Study questions accounting numbers highlighted in earnings releases

Press releases that tout a company’s earnings in the headline should be looked at more skeptically, according to a new academic study.

The study, by Xuan Huang of California State University Long Beach, Alex Nekrasov of the University of Illinois at Chicago, and Siew Hong Teoh of the University of California, Irvine, questioned “managers’ opportunistic incentive to highlight temporary good performance by headlining.” It appears in in the November issue of “The Accounting Review,” a journal published by the American Accounting Association.

Approximately 28 percent of the more than 17,000 earnings releases sampled in the study cited performance numbers in their headlines, tending to increase what the researchers referred to as the “salience” of a firm’s results. They found that increasing headline salience (such as when earnings exceeded forecasts, headlining by how much), lifted a company’s stock price beyond the rise typically prompted by good news. On average, adding one strong performance number to a headline increased a results-inspired boost by an extra one-third during the three-day period surrounding the earnings announcement.

A gate protects Wall Street near the New York Stock Exchange

A gate protects Wall Street near the New York Stock Exchange

Bloomberg News

Citing psychology research, the researchers see the extra boost as due to the effectiveness of headline numbers in attracting investor attention. In addition, “an initial favorable impression can lead investors to underweight contradictory information elsewhere in the report.”

But the researchers also warned investors to beware of the earnings touted in the press releases. After a quick rise in the price of the shares, there’s often a big reversal in the 60 days following the earnings announcement, a reversal greater than the initial boost that the salience gave the stock price.

“Investors not only undo their initial reaction due to salient headlines but even revise their beliefs in the opposite direction in the subsequent period,” the researchers wrote. “Headlining quantitative information incites investor overreaction to the earnings news at the time of the earnings announcement … This suggests that headline salience misleads investors.”

Headline salience not only seems to portend a stock-price reversal over the next two months but longer-term disappointments too. Although they may flaunt strong current results in the headlines of their press releases, companies that do so, the researchers found, “have lower earnings persistence consistent with managers’ trying to make hay while the sun shines … suggesting that headline salience choice is motivated more by opportunism than by a desire to make disclosure generally more informative.”

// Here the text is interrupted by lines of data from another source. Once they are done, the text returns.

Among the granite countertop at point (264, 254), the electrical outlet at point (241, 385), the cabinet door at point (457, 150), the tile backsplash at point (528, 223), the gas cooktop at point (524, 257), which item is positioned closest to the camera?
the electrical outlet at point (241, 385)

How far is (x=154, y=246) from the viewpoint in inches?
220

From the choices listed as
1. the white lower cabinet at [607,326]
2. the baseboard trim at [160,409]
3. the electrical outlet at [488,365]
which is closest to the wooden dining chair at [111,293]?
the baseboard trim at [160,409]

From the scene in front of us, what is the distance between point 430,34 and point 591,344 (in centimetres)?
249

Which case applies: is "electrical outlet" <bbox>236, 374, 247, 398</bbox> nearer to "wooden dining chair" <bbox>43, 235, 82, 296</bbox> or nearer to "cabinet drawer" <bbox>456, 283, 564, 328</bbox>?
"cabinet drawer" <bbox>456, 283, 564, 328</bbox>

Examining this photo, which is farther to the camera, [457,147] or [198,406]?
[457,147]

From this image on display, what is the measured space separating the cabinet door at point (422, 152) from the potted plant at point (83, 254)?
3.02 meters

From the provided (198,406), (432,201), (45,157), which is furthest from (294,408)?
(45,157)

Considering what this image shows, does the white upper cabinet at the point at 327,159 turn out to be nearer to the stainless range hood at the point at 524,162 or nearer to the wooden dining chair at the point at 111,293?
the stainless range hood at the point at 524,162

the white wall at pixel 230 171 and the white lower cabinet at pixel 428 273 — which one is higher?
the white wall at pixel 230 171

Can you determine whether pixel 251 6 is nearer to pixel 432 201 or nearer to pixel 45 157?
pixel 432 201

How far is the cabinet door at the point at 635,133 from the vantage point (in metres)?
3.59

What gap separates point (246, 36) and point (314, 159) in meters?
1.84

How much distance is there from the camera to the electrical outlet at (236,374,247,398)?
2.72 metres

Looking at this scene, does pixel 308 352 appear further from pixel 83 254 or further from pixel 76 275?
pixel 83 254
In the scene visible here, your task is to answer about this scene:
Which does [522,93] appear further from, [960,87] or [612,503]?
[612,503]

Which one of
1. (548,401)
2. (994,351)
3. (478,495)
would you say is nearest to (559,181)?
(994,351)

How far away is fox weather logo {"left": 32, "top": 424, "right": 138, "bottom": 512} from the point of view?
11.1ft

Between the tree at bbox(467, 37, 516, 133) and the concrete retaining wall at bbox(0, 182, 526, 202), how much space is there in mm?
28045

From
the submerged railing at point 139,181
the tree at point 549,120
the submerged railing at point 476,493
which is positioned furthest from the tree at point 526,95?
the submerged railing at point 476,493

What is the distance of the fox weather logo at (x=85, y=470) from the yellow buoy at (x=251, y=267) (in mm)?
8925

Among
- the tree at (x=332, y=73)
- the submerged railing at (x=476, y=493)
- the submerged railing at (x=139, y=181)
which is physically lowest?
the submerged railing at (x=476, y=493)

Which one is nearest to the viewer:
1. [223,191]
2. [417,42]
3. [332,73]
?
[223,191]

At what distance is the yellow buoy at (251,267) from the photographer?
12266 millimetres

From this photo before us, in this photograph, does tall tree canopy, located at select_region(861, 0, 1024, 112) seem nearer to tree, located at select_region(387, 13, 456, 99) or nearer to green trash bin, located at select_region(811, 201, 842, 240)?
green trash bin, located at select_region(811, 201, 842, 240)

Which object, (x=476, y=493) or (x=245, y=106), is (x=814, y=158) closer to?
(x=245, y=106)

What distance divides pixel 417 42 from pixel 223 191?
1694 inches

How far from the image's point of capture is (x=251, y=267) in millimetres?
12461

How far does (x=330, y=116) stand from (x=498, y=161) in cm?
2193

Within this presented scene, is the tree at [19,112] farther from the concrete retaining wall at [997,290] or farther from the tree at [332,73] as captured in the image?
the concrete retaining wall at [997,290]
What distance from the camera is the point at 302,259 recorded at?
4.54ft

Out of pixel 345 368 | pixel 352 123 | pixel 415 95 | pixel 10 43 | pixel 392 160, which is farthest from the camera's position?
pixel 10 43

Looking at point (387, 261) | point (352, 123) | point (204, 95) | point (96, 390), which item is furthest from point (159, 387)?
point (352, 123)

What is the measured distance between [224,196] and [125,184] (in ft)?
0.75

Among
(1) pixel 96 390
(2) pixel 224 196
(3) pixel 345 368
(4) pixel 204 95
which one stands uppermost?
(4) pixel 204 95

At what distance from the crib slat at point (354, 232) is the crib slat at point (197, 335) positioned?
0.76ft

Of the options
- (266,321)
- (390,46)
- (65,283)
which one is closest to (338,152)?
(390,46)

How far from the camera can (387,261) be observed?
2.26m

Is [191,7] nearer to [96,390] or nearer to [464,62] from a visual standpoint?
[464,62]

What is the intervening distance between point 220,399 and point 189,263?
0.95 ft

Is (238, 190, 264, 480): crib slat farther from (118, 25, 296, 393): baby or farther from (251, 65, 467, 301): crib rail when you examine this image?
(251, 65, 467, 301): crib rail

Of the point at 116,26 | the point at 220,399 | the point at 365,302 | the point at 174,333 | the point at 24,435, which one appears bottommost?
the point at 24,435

Of accounting terms appearing in headlines, the largest number were earnings-related, followed by those related to revenues. Companies’ earnings persistence was calculated by whether gains achieved from one year to the next were equaled or exceeded in a third year. The analyses controlled for an array of factors that can affect stock prices or company performance.

Both three-day stock returns and 60-day reversals increased with greater headline salience, with both going up as the number of headline statistics increased (for example, from zero to one or from one to two). While headline salience was effective when earnings were greater than analyst forecasts, that wasn’t the case when they weren’t. More salience didn’t attract investor interest when earnings barely met expectations or fell short of forecasts. Headlined earnings numbers had a greater impact when expressed as percentages instead of being stated in terms of dollars.

Salience decisions often coincide all too conveniently with the personal financial interests of top executives at companies. High salience, according to the study, was strongly associated with increased insider stock sales in the month after earnings announcements and also with the recent vesting of executives’ stock.

“The evidence is consistent with managerial opportunism on the choice of headline salience,” said the study. “Firms in which managers intend to sell their firm’s equity are more likely to choose headline salience to excite investor optimism about the firm. This enables them to take advantage of the high stock price when they sell after the earnings announcement.”

Meanwhile, when there is personal financial benefit in a decline in stock price — that is, when an earnings announcement precedes a grant of stock options – managers “are less likely to use salience … seeking to avoid increasing their option strike prices before grant awards.”

The study’s findings came from an analysis of corporate annual earnings press releases over an 11-year period. The researchers calculated salience as the number of performance statistics appearing in headlines. In approximately 72.1 percent of the earnings releases, there were none; in 11.9 percent, there was one; and in 8.5 percent there were two, in 2.9 percent three, and in the remaining 4.5 percent more than three.